Gig Harbor High School Passion Projects
Students bring about positive change through Passion Projects
By Rachel Kelly
“As a GHHS English 131 teacher, I wanted to make not only their writing more meaningful, but I wanted to make their writing matter,” says Karen Kennedy, a Gig Harbor High School teacher who has assigned Passion Projects to her students this year. A Passion Project is an individual assignment that represents each student's independent passions, goals, values and interests. As the name suggests, the project mirrors each student's passion. These projects are meant to inspire and excite, which for many is exactly the result. Students feel genuine joy as they go about producing their Passion Project, projects which range as widely as the individuals they represent.
The details of each student’s project have culminated in the development of valuable skills—from communication skills such as filming and presenting elevator pitches to creative problem-solving skills. Each student is responsible for an action plan to bring their vision to life. This means that they tap into their creative side, as well as improve their confidence. They build joy as they see their passion come to life and get firsthand experience in what previously they only imagined. It’s real-life action and innovation. There are 33 projects in total, each project with one or two students. Each team or student has found something in the community that they would like to see change or progress in. As you can imagine, with so many students and projects, the impact is large.
So, without further ado, here’s how these Passion Projects are impacting Gig Harbor. Several students have passions for health care. Alexa Donion is making cards for kids in long-term care facilities, and Skyler Kimble is initiating a park day where the community can make cards for hospitalized children. Miko Sandoval and Shan Rahman are improving mental health by passing on positive notes made by and delivered randomly to people around the harbor. David Hopkins is passionate about making his community aware of mental illness and is encouraging kindness and empathy. Paige Gladstone and Emily Trader are implementing a fundraiser with funds going to Project Sunshine. Their efforts also include putting together donation kits. Kaiser Keck, Carlos Rivas and Connor Louden are organizing a free dental screening and care event at Wright’s Park.
A number of high school students had a passion and focus on food and housing insecurities in the community. Ben Hulbert recognized the need for toiletries at local food banks and has decided to collect donations of these much-needed items. Zola Thomas’ focus on the food bank has to do with the female population. She hopes to address period poverty by collecting donations of period products for the local pantry. George Cox built a food pantry, which he will stock with donations. Sienna Bennett, Caroline Gregory and Taya Strauss are focusing on homelessness and will be collecting and distributing donations. Taya Strauss has focused her lens specifically on teen homelessness and is working with Harbor Hope Center.

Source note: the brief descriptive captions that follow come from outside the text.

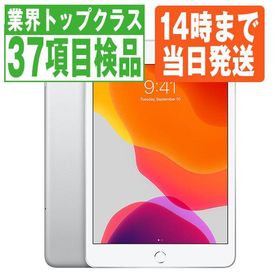 iPad mini 2019 (第5世代) 256GB SIMフリー 中古 39,581円 | ネット最 ...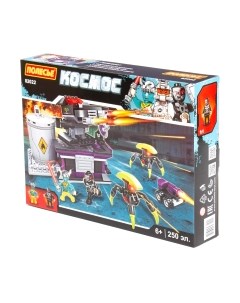 Конструктор Полесье Классик. Космос-8 / 82022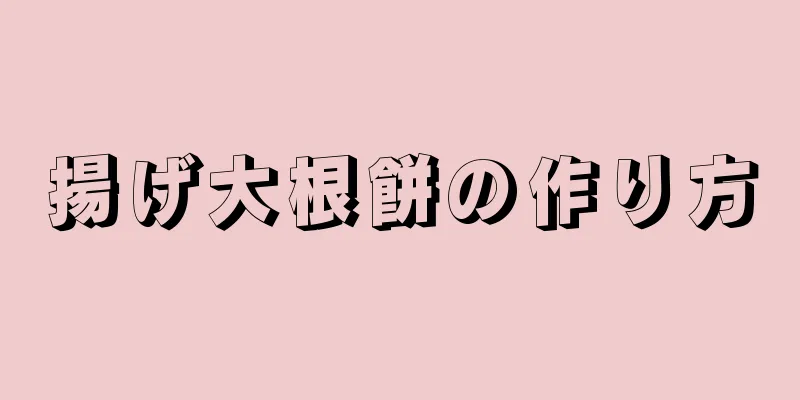 揚げ大根餅の作り方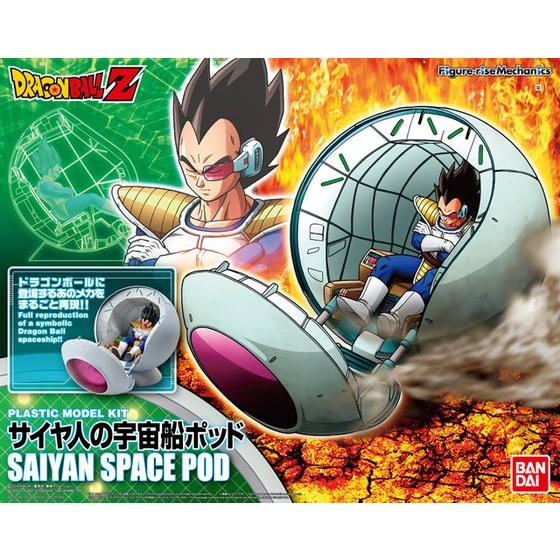 Dragon Ball Figure-rise Mechanics Saiyan Space Pod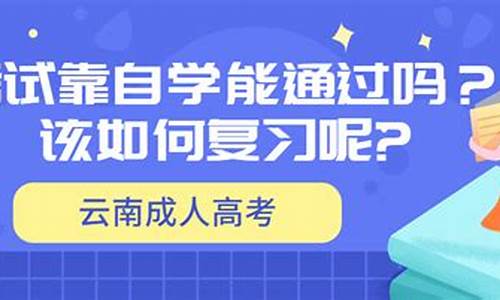 自学怎么参加高考_自学怎么参加高考体检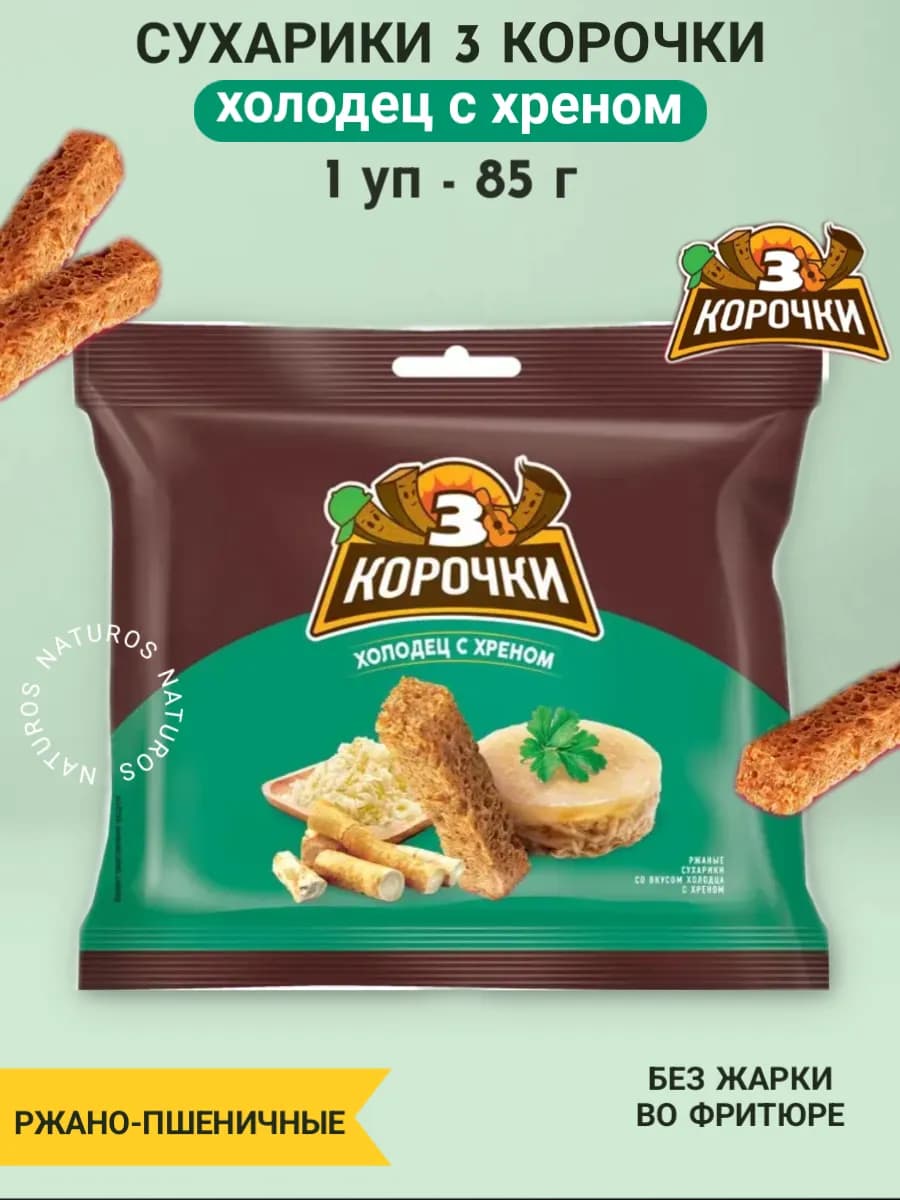 Сухарики 3 корочки холодец и хрен с соусом Calve 85 г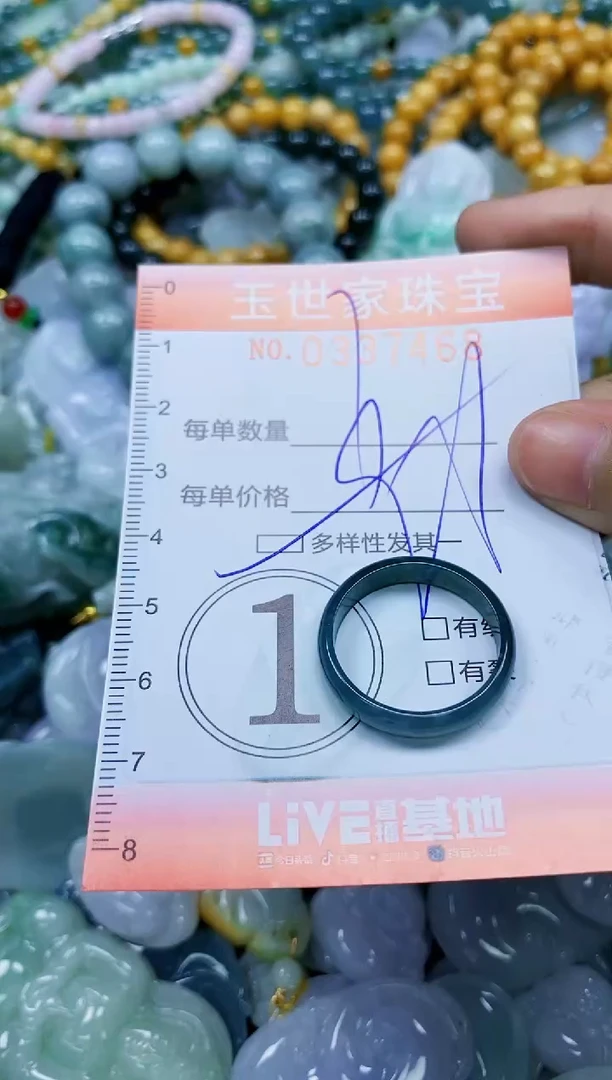 颈饰未镶嵌翡翠闪购0337468多样性发其一
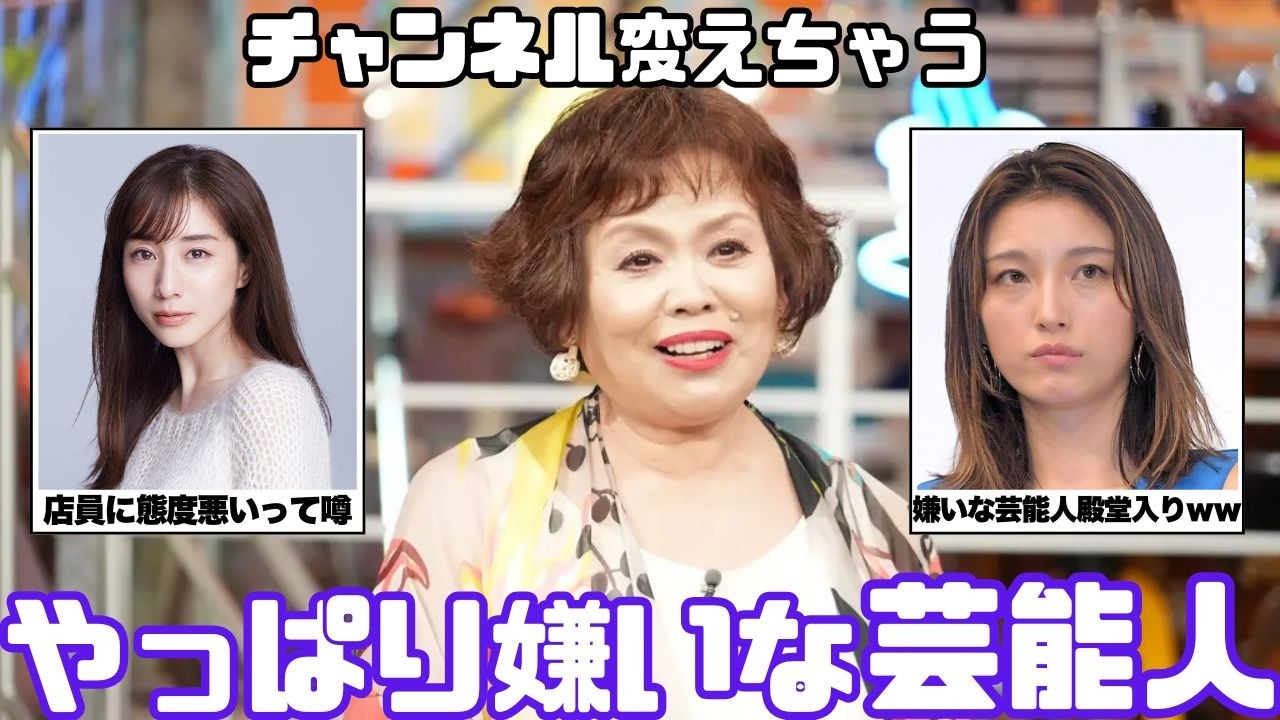 【閲覧注意】ついチャンネル変えちゃう！やっぱり嫌いな芸能人【ガルちゃん芸能まとめ】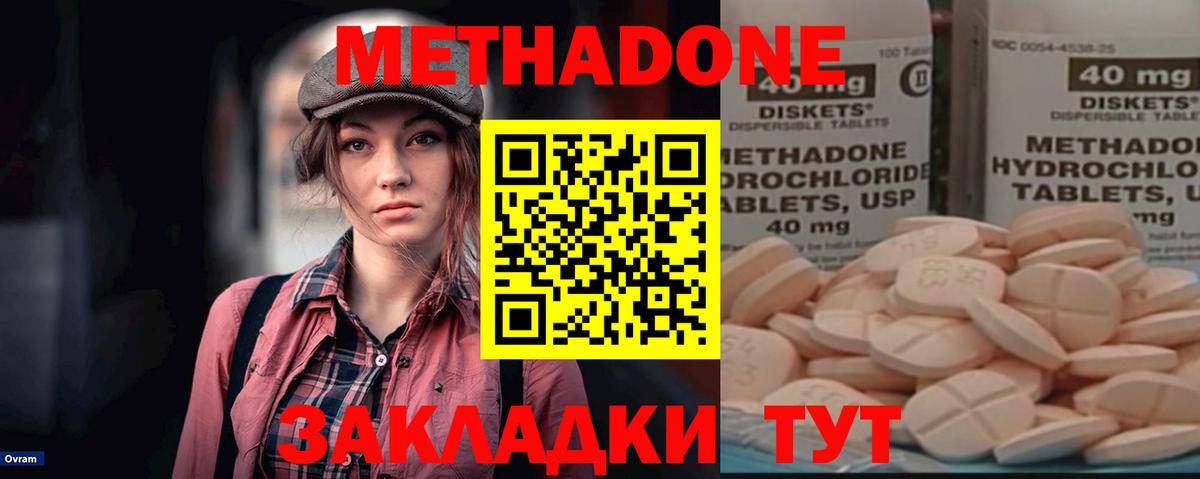 Гусев  Метадон мёд  Вход с VPN  Метадон VHQ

Several more students have passions in various areas of education. Anna Schumaker and Malia Fraser have recognized the need for technology in schools (especially during the pandemic) and are collecting tech from businesses for local students in need. Trilby Hellwich has recognized the need for education as it relates to girls in countries with limited education and has aligned herself with the Malala Fund to collect donations. Aubrey Kelly, Jackson Floyd and Trevor Hellwich believe in the power of music and will be putting on a benefit concert to raise money for music therapy.
Various students have aligned themselves with passions that focus on practical community need. Nolan Howard is collecting gently used sports equipment to make participation in youth sports more accessible. Izzy Stretz, Megan Mackay and Melissa Enriquez are looking to gather supplies and funds for the local Humane Shelter. David Ficca is building a flag retirement station so that U.S. flags can be respectfully disposed of. Zach Coons has put together a compelling case for the need for vaccination, encouraging his peers and community to get vaccinated. Nora Poulton is convincing her community not to text and drive. Sunny Tian is lobbying to repair and make safe community walkways. Alexander Fernandez, London Coats and Bradley Matalon are passionate about the environment and are encouraging others to clean up our community and beaches.
Lastly, there are those students who are interested in improving the lives of specific people groups. Tia Berry has a heart for children and is collecting funds for the distribution of gifts to children who go without during Christmas. Molly Home is passionate about opportunities available to youth and is encouraging support of the Coffee Oasis in Port Orchard. Ella Hatteberg, Seth Maherry and Will Payne are sending a message of hope to those that suffer from domestic violence. Jak McLellan, Isaac Gary, Cole Rushforth and Luke Miller are volunteering at Night to Shine (a prom night that honors those with special needs) and plan on volunteering in the Special Olympics.
Through each Passion Project, students are discovering that they are a conduit for positive change in our community. In this way they remind us of our own responsibility, our own impact, and for that the community is so glad to have these students to call their own. May they bring that passion and confidence with them wherever they may go.